- **Information supplied**:
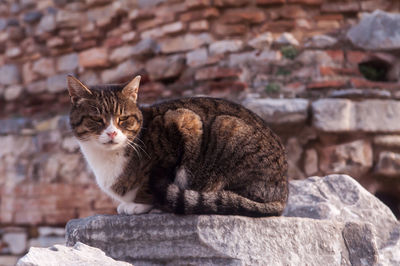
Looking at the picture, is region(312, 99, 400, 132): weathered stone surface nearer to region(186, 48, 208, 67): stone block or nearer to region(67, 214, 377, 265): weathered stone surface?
region(186, 48, 208, 67): stone block

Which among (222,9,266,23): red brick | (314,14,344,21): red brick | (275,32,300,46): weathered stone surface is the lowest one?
(275,32,300,46): weathered stone surface

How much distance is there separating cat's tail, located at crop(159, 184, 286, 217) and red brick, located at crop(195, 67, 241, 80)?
216 centimetres

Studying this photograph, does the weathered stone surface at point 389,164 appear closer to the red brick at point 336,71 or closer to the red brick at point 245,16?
the red brick at point 336,71

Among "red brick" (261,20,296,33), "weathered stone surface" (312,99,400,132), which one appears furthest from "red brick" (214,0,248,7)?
"weathered stone surface" (312,99,400,132)

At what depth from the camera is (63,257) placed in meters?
1.96

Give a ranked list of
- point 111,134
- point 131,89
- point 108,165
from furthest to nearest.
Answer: point 131,89, point 108,165, point 111,134

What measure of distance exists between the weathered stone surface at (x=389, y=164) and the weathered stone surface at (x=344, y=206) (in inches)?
45.4

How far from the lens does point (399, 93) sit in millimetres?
4375

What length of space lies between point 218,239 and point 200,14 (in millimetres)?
2879

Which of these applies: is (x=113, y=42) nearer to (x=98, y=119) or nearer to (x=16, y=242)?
(x=16, y=242)

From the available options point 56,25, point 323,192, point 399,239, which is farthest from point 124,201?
point 56,25

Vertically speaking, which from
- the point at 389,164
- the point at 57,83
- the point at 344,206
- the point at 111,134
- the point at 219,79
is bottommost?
the point at 389,164

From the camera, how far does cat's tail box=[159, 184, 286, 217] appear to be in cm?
229

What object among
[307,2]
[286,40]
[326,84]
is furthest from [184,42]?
[326,84]
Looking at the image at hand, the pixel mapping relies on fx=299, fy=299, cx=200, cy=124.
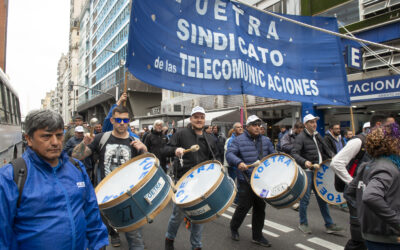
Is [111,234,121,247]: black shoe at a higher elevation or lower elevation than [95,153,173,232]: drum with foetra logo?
lower

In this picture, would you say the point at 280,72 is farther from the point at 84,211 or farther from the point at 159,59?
the point at 84,211

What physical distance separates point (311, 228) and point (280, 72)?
2822 millimetres

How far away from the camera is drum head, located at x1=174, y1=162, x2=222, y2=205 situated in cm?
328

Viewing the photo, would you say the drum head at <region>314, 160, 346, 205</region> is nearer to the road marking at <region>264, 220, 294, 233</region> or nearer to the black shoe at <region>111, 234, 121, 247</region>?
the road marking at <region>264, 220, 294, 233</region>

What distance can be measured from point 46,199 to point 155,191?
108cm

- **Written problem**: Leaving aside the images, write out the entries above word for word.

- **Exercise response**:
Looking at the picture, is region(312, 99, 400, 132): weathered stone surface nearer to region(186, 48, 208, 67): stone block or nearer to region(67, 214, 377, 265): weathered stone surface?
region(186, 48, 208, 67): stone block

Which among (222,9,266,23): red brick | (314,14,344,21): red brick | (275,32,300,46): weathered stone surface is the lowest one?
(275,32,300,46): weathered stone surface

How much distance is there separating cat's tail, located at crop(159, 184, 286, 217) and red brick, located at crop(195, 67, 241, 80)?
216 centimetres

Studying this photograph, does the weathered stone surface at point 389,164 appear closer to the red brick at point 336,71 or closer to the red brick at point 245,16?
the red brick at point 336,71

Among "red brick" (261,20,296,33), "weathered stone surface" (312,99,400,132), which one appears furthest from "red brick" (214,0,248,7)?
"weathered stone surface" (312,99,400,132)

At what depth from the camera is (63,257) placed in meters?
1.96

Give a ranked list of
- point 111,134
- point 131,89
- point 108,165
from furthest to nearest.
Answer: point 131,89, point 108,165, point 111,134

What measure of distance exists between the weathered stone surface at (x=389, y=164) and the weathered stone surface at (x=344, y=206) (in inches)?
45.4

How far from the lens does point (399, 93) sit in millimetres?
4375

What length of space lies between point 218,239 and point 200,14 (in millimetres)?
2879

Which of these applies: is (x=113, y=42) nearer to (x=98, y=119) or nearer to (x=16, y=242)?
(x=16, y=242)

From the available options point 56,25, point 323,192, point 399,239, which is farthest from point 124,201?
point 56,25

Vertically speaking, which from
- the point at 389,164
- the point at 57,83
- the point at 344,206
- the point at 111,134
- the point at 219,79
is bottommost?
the point at 389,164

From the camera, how far does cat's tail box=[159, 184, 286, 217] appear to be in cm?
229

What object among
[307,2]
[286,40]
[326,84]
is furthest from [184,42]?
[326,84]
Looking at the image at hand, the pixel mapping relies on fx=299, fy=299, cx=200, cy=124.
Is [111,234,121,247]: black shoe at a higher elevation or lower elevation than [95,153,173,232]: drum with foetra logo?
lower

In this picture, would you say the point at 280,72 is farther from the point at 84,211 or farther from the point at 159,59?
the point at 84,211

What physical distance separates point (311, 228) and point (280, 72)?
2822 millimetres

How far away from the camera is drum head, located at x1=174, y1=162, x2=222, y2=205 situated in cm?
328

Viewing the photo, would you say the drum head at <region>314, 160, 346, 205</region> is nearer to the road marking at <region>264, 220, 294, 233</region> or nearer to the black shoe at <region>111, 234, 121, 247</region>?
the road marking at <region>264, 220, 294, 233</region>

What distance can be measured from point 46,199 to point 155,191?
108cm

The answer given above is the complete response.